O guitarrista principal do Kiss em sua formação original, Ace Frehley, teve o seu projeto solo como o mais bem sucedido do conjunto. Ace trouxe uma variação de ideias mais ampla que a de Simmons e não se prendeu a um estilo ou padrão específico, como Paul e Peter fizeram. Em entrevista para o Ultimate Guitar, o guitarrista admitiu que uma indireta de seus colegas ajudou ainda mais a ligar o seu motor criativo.
"O que faz esse álbum ser tão especial é que eu tinha uma certa mentalidade. Eu lembro de estar em uma reunião com os caras da banda, homens de negócios e a administração. Tinham quase doze de nós na mesa e isso foi antes de nós irmos fazer nossos álbuns. Eu lembro que Paul e Gene fizeram uma declaração para mim em frente de todo mundo que foi meio que uma crítica. Eles disseram ‘ah, Ace, a propósito - se você precisar de ajuda, não hesite em ligar para nós’. Na minha cabeça, eu disse ‘eu não preciso da ajuda deles.’", disse o Spaceman.
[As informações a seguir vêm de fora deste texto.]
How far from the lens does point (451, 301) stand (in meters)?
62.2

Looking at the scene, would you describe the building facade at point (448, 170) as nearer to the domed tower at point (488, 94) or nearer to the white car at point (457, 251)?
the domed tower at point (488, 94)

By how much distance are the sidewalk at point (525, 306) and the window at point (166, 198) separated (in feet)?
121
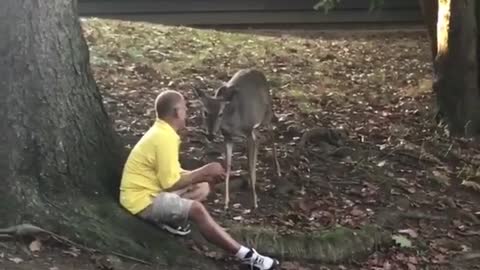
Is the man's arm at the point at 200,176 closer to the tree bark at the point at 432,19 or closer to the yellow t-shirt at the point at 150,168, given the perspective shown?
the yellow t-shirt at the point at 150,168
Atualmente, o álbum continua sendo o seu projeto individual de maior sucesso, com o cover de "New York Groove" do Hello tendo mais de 66 milhões de ‘plays’ no Spotify (de acordo com a data de redação dessa resenha), o maior número de todas as músicas dos álbuns solo do Kiss de 1978. Na mesma entrevista para a Ultimate Guitar, Ace conta: "quando você escuta esse álbum, primeiro: foi o mais bem sucedido dos quatro álbuns solo. Segundo: ele continua bom até hoje, mesmo que a produção não esteja a par com a de álbuns produzidos hoje. Mas o tema continua relevante".
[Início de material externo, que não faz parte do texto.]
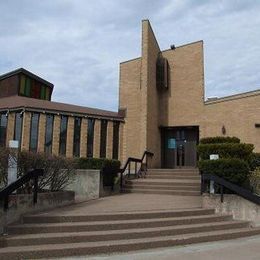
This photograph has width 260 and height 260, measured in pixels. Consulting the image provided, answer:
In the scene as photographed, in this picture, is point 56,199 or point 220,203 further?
point 220,203

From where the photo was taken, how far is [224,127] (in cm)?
2133

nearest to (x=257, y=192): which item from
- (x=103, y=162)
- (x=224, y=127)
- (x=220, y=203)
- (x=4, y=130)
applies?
(x=220, y=203)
A capa e o conteúdo do material seguem o mesmo padrão dos outros álbuns de Stanley, Criss e Simmons, com uma arte um tanto quanto psicodélica, feita pelo artista Eraldo Carugati. É o segundo álbum mais longo da série, batendo a marca de 36 minutos. Frehley seguiu a linha de Criss e Simmons, que também incluíram um cover em seus respectivos álbuns.
O álbum começa com "Rip It Out", uma música que incorpora o espírito do hard rock que Ace vinha trazendo para o Kiss. A faixa começa forte e o instrumental, junto com o ritmo estabelecido pelos vocais, às vezes chega a flertar com o beach rock. A letra envolve traição, problemas amorosos e outras coisas que já ouvimos antes, mas que para a época era o normal. E por falar em vocais, Frehley demonstra logo no começo que não tem exatamente uma voz marcante como a de Paul Stanley ou um estilo característico, como o vocal mais rouco de Peter Criss, mas a agressividade que ele impõe nas palavras acaba te prendendo e agem como o seu maior ponto positivo como vocalista.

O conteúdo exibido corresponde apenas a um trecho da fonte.